Implementation of reforms outlined in CPAs can directly impact child mortality rates. Child mortality rates are disproportionately high in armed conflict countries because of the destruction of healthcare infrastructure (including hospitals and healthcare facilities), security threats to health professionals, and the displacement of populations and health service providers. In conflict zones, health delivery is often politicized and difficult to provide effectively due to the fear of reprisals by rebels or state forces. After the CPA is signed, however, armed hostility may cease, thus facilitating the return of internally displaced persons (IDPs) and refugees. Implementing security sector-related reforms in CPAs might mitigate future violence and increase the chance of a lasting ceasefire [29]. As a result of an improved security environment, health professionals and aid workers may also be encouraged to return.
By implementing CPA provisions, post-armed conflict countries can also improve institutional capacities which may increase an excluded group’s access to state power and resources. Implementing socio-economic provisions in CPAs may help to rebuild damaged or destroyed infrastructure, and improve service delivery in marginalized or excluded areas. Marginalized populations tend to support rebel uprisings, so addressing their grievances is critical to avoid future conflict. In Mozambique, for example, the government prioritized the rehabilitation of the health network and return of health services to previously closed and underserved areas under the control of the rebel group, RENAMO (Resistência Nacional Moçambicana) [30].

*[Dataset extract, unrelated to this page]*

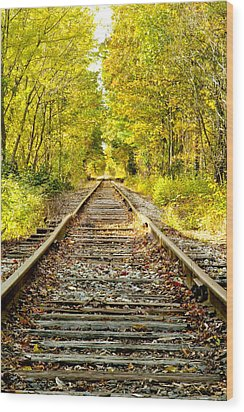Track To Nowhere Wood Print by Greg Fortier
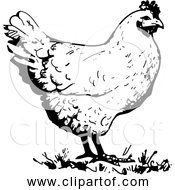 Free Clipart Of A Chicken Black And White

All governments respond to the needs of the poor and marginalized segments of the population to varying degrees. However, post-armed conflict governments face a particular challenge. These governments have to make sure that the underlying grievances of the marginalized segments of the population are addressed so that there is no incentive for them to join rebel movements or return to violence. The government has to demonstrate its commitment to a sustainable peace, and the best way to demonstrate its commitment to peace is through implementing provisions negotiated in the CPA. Therefore, countries that negotiate and implement CPAs at a higher rate will be more likely to improve health infrastructure, decrease security threats for health workers, increase opportunities for the return of IDPs and refugees, and increase institutional capacities. All of these factors lead to a declining child mortality rate. In countries where parties did not sign CPAs, inequality persists and grievances of those without access to power or resources mostly remain unaddressed. A decisive government or rebel victory may still lead to a decline in child mortality rates if the post-armed conflict government successfully eliminates the threat of violence, prioritizes the rebuilding of hospitals and health posts shattered during the conflict, and incentivizes healthcare professionals to return to work. These one-sided victories (government or rebel), however, may lead the party in power to focus on a security buildup at the expense of delivering services, as seen in post-2009 Sri Lanka. The victorious side (either government or rebel) may also support exclusionary policies as a way to safeguard their constituencies’ interests.